### What you should do
Omit all images, then repeat exactly the lines below from the one containing "De treinen van" through the one containing "Black Book Car", both ends included.

### Extracted records
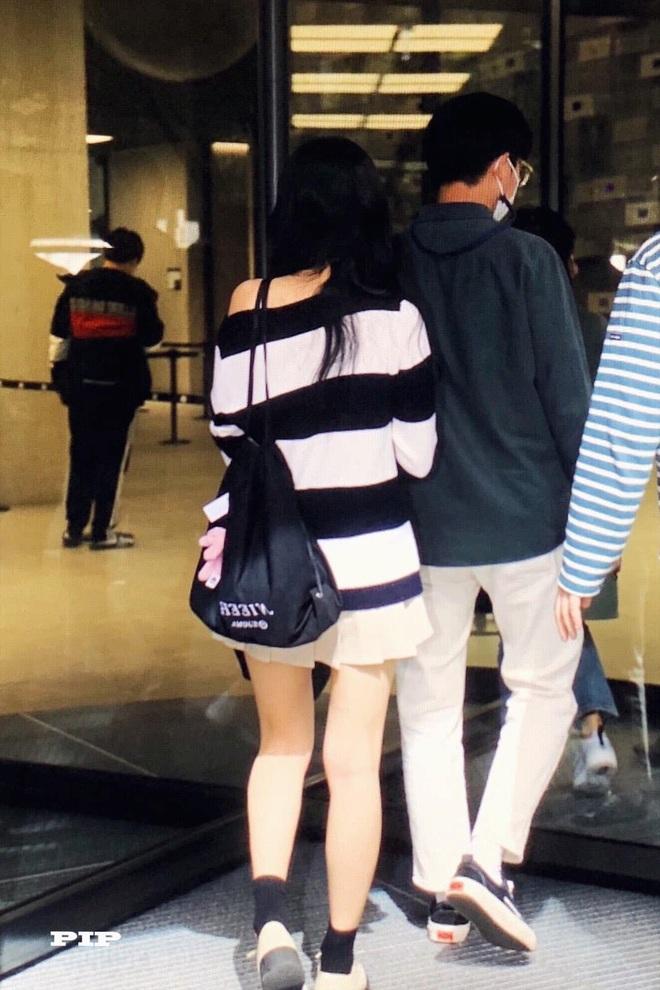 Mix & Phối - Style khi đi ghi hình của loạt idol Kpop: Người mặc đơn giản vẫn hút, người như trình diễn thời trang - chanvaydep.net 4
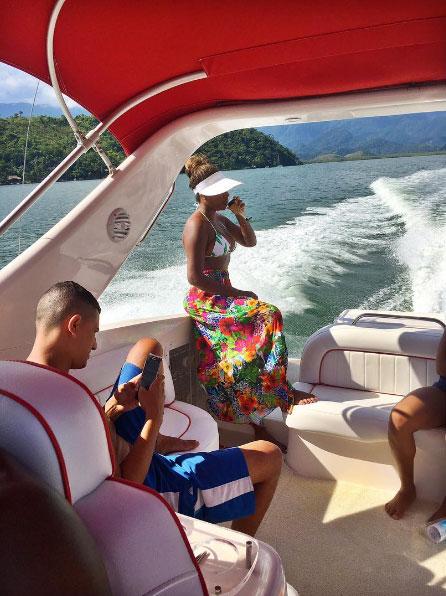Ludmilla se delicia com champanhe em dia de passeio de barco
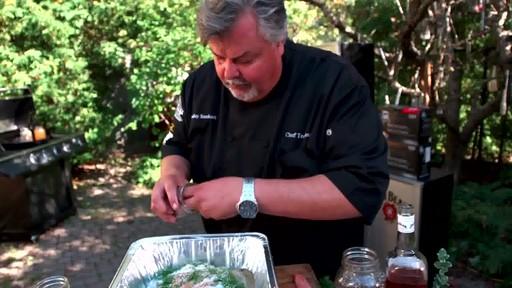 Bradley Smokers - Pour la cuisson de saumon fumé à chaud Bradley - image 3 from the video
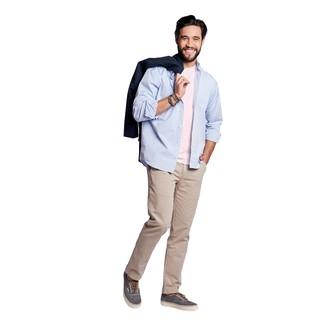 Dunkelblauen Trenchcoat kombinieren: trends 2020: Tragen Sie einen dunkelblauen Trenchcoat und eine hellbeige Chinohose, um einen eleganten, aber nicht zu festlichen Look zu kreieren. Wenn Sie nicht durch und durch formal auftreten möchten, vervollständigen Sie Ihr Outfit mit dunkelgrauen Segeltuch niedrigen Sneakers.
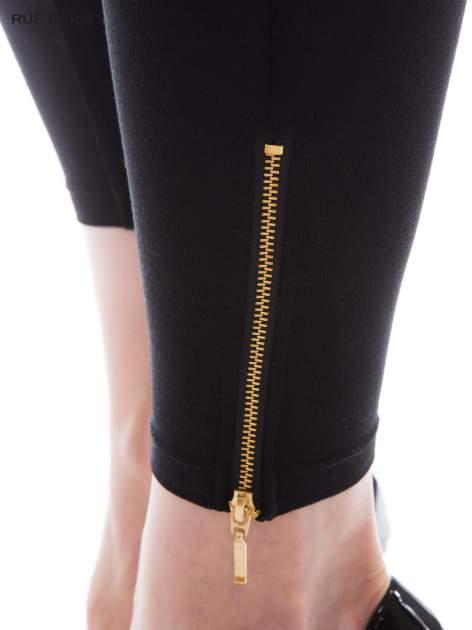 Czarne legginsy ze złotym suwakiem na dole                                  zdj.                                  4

==

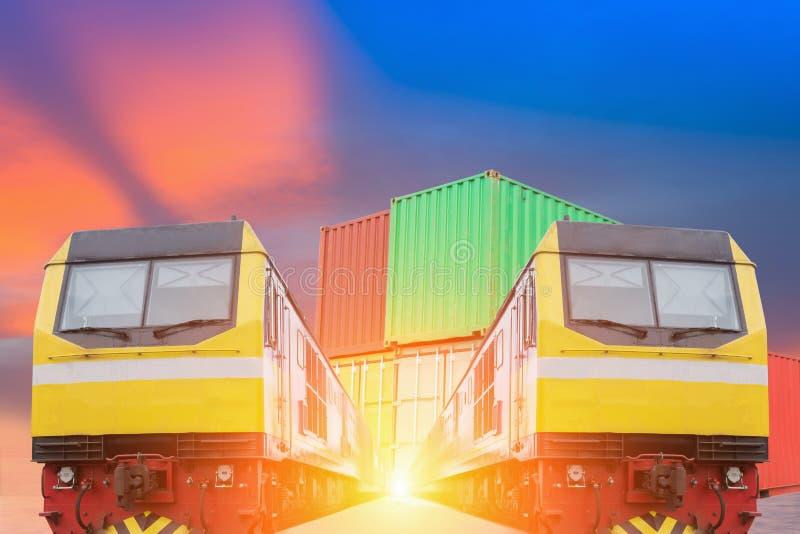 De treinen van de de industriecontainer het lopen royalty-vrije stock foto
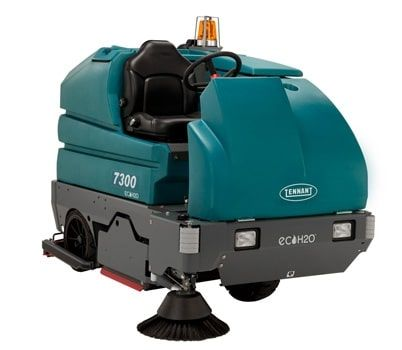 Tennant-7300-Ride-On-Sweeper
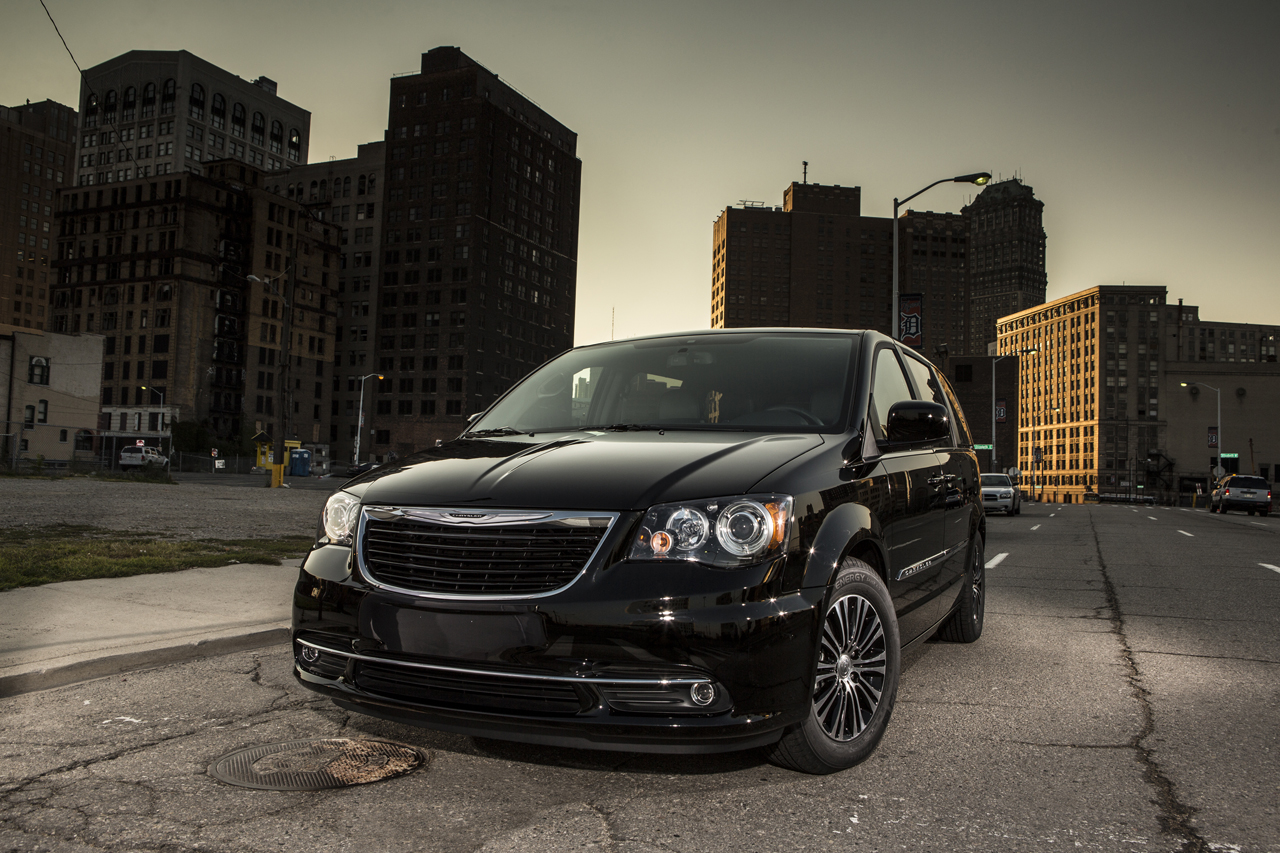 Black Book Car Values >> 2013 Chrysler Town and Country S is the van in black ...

### Result
 De treinen van de de industriecontainer het lopen royalty-vrije stock foto
 Tennant-7300-Ride-On-Sweeper
 Black Book Car Values >> 2013 Chrysler Town and Country S is the van in black ...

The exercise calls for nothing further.